Loving Hard People

The last sub-point I wanted to make in Sunday’s message was titled “Do Your Best.”  Romans 12:18 says, “If possible, so far as it depends on you, live peaceably with all.” I love the encouragement to take responsibility to work hard at bringing peace, i.e., “so far as it depends on you.” I’ve heard it said, “If the conflict remains, it should be in spite of us, and not because of us.”

Romans 12:18 is also helpful because the first two words, “If possible,” addresses situations when my best just isn’t good enough. Sometimes, no matter how hard I try, things don’t get better. There can be lots of different reasons for this, but honestly, it’s very frustrating when this happens. So what am I supposed to do when I’ve been loving, patient, and merciful, but nothing changes?  When this is the case, my “go-to” verses are 2 Timothy 2:22-26:

So flee youthful passions and pursue righteousness, faith, love, and peace, along with those who call on the Lord from a pure heart. Have nothing to do with foolish, ignorant controversies; you know that they breed quarrels. And the Lord’s servant must not be quarrelsome but kind to everyone, able to teach, patiently enduring evil, correcting his opponents with gentleness.
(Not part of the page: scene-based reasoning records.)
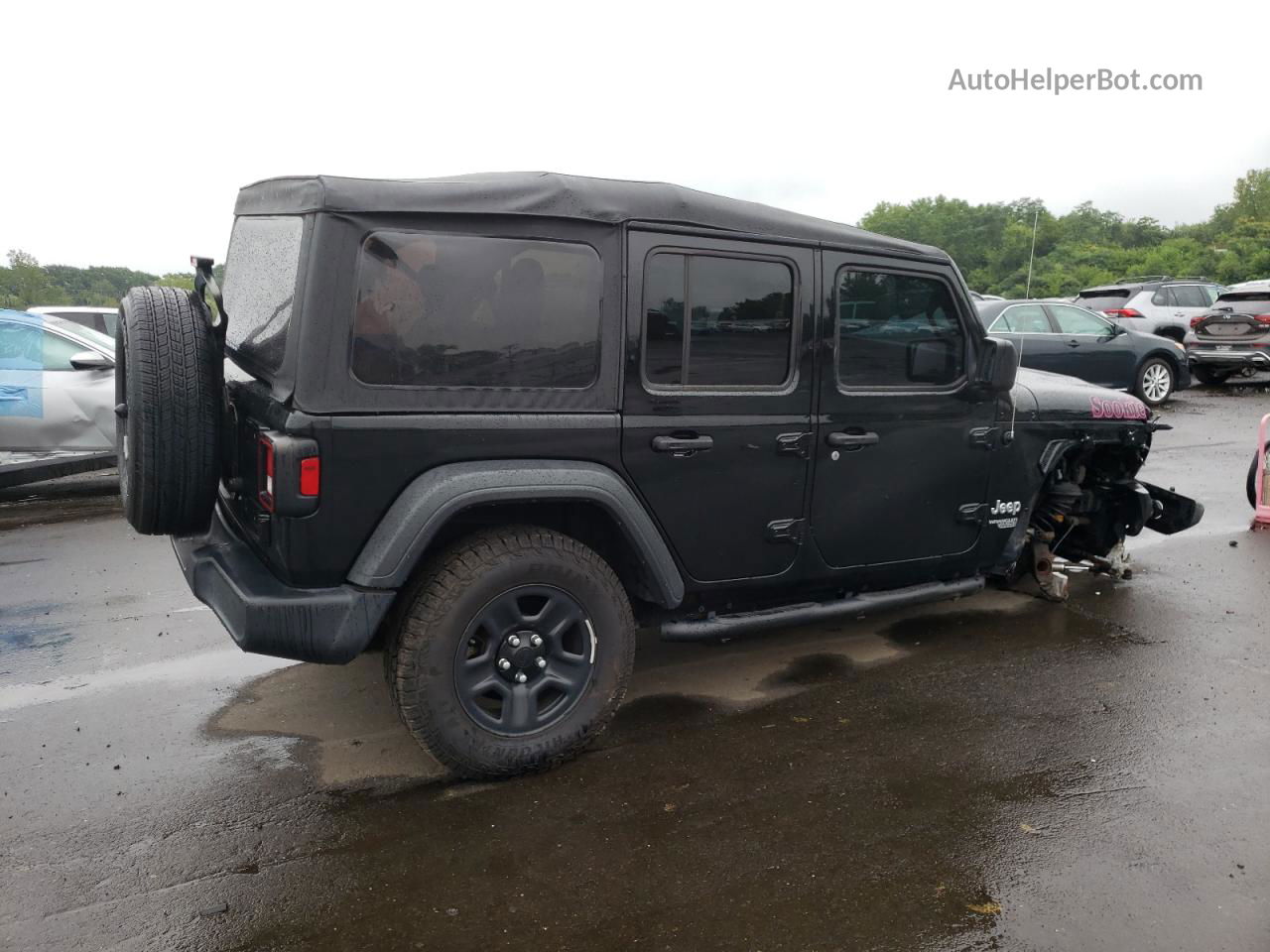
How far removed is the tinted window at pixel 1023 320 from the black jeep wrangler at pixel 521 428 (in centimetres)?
1037

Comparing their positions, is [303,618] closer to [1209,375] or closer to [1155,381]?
[1155,381]

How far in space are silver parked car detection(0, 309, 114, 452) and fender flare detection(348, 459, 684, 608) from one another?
590 cm

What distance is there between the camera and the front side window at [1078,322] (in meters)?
14.0

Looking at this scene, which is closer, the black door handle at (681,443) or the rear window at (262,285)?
the rear window at (262,285)

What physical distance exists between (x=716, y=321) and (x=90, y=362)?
652cm

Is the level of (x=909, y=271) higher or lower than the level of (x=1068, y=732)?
higher

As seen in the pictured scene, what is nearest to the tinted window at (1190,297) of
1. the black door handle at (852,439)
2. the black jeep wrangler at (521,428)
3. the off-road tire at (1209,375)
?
the off-road tire at (1209,375)

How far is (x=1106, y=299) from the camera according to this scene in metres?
17.4

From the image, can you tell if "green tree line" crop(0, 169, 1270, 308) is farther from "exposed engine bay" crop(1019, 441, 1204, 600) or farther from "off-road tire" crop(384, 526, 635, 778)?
"off-road tire" crop(384, 526, 635, 778)

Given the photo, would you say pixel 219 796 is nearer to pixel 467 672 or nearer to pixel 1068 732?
pixel 467 672

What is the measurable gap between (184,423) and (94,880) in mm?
1412

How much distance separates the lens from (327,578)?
3.22 meters

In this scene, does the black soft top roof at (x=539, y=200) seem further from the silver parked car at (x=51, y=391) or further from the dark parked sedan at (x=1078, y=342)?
the dark parked sedan at (x=1078, y=342)

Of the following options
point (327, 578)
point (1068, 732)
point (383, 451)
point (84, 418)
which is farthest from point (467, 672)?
point (84, 418)
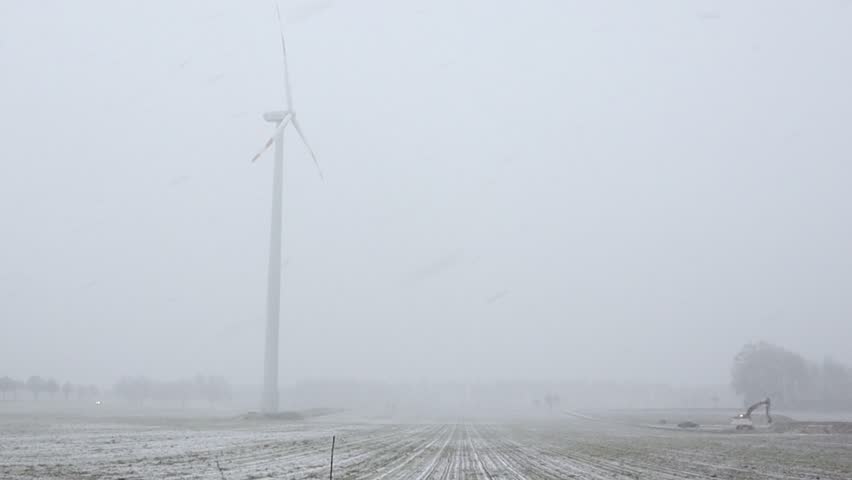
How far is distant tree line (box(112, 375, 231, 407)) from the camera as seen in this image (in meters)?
172

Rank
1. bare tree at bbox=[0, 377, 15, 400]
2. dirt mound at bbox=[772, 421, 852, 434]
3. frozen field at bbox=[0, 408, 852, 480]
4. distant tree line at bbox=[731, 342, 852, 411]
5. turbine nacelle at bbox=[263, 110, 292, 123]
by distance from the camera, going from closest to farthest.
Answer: frozen field at bbox=[0, 408, 852, 480] → dirt mound at bbox=[772, 421, 852, 434] → turbine nacelle at bbox=[263, 110, 292, 123] → distant tree line at bbox=[731, 342, 852, 411] → bare tree at bbox=[0, 377, 15, 400]

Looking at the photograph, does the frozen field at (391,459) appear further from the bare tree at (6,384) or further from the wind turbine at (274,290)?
the bare tree at (6,384)

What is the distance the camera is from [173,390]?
186875 mm

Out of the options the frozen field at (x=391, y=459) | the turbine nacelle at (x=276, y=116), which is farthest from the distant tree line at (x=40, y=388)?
the frozen field at (x=391, y=459)

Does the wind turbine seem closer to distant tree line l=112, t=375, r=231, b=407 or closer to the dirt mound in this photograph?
the dirt mound

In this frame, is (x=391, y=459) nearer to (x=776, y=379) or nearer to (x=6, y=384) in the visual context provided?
(x=776, y=379)

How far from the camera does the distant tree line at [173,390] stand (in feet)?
565

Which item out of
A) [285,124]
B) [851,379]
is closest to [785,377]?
[851,379]

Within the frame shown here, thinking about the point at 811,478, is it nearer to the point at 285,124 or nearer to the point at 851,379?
the point at 285,124

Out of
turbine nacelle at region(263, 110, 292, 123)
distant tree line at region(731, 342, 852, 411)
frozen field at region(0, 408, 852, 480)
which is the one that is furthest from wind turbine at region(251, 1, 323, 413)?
distant tree line at region(731, 342, 852, 411)

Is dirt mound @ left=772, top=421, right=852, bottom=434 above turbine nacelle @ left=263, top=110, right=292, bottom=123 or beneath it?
beneath

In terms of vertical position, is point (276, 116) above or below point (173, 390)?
above

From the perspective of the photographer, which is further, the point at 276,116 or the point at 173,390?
the point at 173,390

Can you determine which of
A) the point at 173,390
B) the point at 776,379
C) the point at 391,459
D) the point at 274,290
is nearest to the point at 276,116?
the point at 274,290
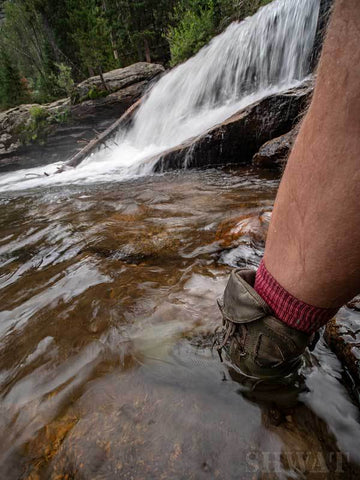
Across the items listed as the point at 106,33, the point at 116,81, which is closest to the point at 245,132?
the point at 116,81

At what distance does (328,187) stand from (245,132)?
480 centimetres

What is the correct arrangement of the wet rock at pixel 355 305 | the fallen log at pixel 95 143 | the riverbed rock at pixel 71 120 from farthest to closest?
1. the riverbed rock at pixel 71 120
2. the fallen log at pixel 95 143
3. the wet rock at pixel 355 305

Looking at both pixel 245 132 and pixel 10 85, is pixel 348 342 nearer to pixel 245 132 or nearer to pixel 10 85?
pixel 245 132

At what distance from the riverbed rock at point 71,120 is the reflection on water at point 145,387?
13.6 meters

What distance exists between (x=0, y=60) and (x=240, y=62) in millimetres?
25785

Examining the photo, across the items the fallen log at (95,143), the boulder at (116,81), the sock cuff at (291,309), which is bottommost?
the fallen log at (95,143)

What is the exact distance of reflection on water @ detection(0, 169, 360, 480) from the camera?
0.76m

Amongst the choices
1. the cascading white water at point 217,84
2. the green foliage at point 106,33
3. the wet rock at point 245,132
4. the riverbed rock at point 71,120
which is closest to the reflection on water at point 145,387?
the wet rock at point 245,132

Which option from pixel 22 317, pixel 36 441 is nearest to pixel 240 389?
pixel 36 441

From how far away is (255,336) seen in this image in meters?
0.91

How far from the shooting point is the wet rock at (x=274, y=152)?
432cm

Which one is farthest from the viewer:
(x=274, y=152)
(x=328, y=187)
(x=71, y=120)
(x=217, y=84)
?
(x=71, y=120)

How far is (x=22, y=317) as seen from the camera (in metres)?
1.49

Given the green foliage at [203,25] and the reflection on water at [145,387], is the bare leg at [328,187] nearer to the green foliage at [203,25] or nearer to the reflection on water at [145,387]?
the reflection on water at [145,387]
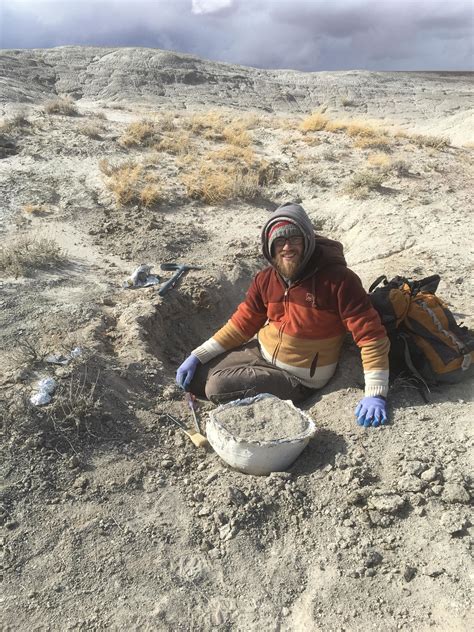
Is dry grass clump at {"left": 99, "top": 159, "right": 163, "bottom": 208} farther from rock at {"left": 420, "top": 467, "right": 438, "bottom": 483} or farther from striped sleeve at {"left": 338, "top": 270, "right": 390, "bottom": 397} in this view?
rock at {"left": 420, "top": 467, "right": 438, "bottom": 483}

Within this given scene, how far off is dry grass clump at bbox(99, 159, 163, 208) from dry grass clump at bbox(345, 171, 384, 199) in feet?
10.3

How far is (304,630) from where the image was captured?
2098 millimetres

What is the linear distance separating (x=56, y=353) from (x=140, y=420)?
3.21 feet

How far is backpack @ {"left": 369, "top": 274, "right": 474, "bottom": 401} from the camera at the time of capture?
3229 millimetres

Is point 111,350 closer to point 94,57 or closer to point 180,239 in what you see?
point 180,239

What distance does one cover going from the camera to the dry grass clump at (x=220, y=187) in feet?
26.1

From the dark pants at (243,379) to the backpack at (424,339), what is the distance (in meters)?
0.73

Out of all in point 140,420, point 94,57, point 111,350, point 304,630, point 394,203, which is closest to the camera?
point 304,630

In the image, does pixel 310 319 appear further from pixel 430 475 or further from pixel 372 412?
pixel 430 475

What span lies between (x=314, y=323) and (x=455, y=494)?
1.29 metres

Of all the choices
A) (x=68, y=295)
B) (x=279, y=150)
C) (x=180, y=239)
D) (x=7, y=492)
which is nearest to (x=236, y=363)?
(x=7, y=492)

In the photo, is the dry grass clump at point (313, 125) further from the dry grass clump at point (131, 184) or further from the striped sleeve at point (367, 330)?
the striped sleeve at point (367, 330)

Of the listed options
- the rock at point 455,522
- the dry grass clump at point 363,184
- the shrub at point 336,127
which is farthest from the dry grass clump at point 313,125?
the rock at point 455,522

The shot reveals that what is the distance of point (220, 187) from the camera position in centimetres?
801
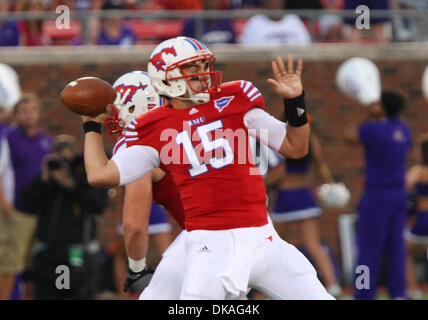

God may perhaps grant them repentance leading to a knowledge of the truth, and they may come to their senses and escape from the snare of the devil, after being captured by him to do his will.

  • It’s good to know that evil behavior by others was anticipated in Scripture.
  • God will have to intervene in order for the other person to change.

And 1 Peter 2:19-25:

For this is a gracious thing, when, mindful of God, one endures sorrows while suffering unjustly. For what credit is it if, when you sin and are beaten for it, you endure? But if when you do good and suffer for it you endure, this is a gracious thing in the sight of God. For to this you have been called, because Christ also suffered for you, leaving you an example, so that you might follow in his steps. He committed no sin, neither was deceit found in his mouth. When he was reviled, he did not revile in return; when he suffered, he did not threaten, but continued entrusting himself to him who judges justly. He himself bore our sins in his body on the tree, that we might die to sin and live to righteousness. By his wounds you have been healed. For you were straying like sheep, but have now returned to the Shepherd and Overseer of your souls.

  • The best course of action is to follow the example of Jesus and put our trust in God.
  • Because of Christ, we can live to righteously and experience healing as children of God.

May God’s grace and mercy, shown to you through Jesus Christ, heal your wounds and give you peace as you persevere in loving those who are hard to love.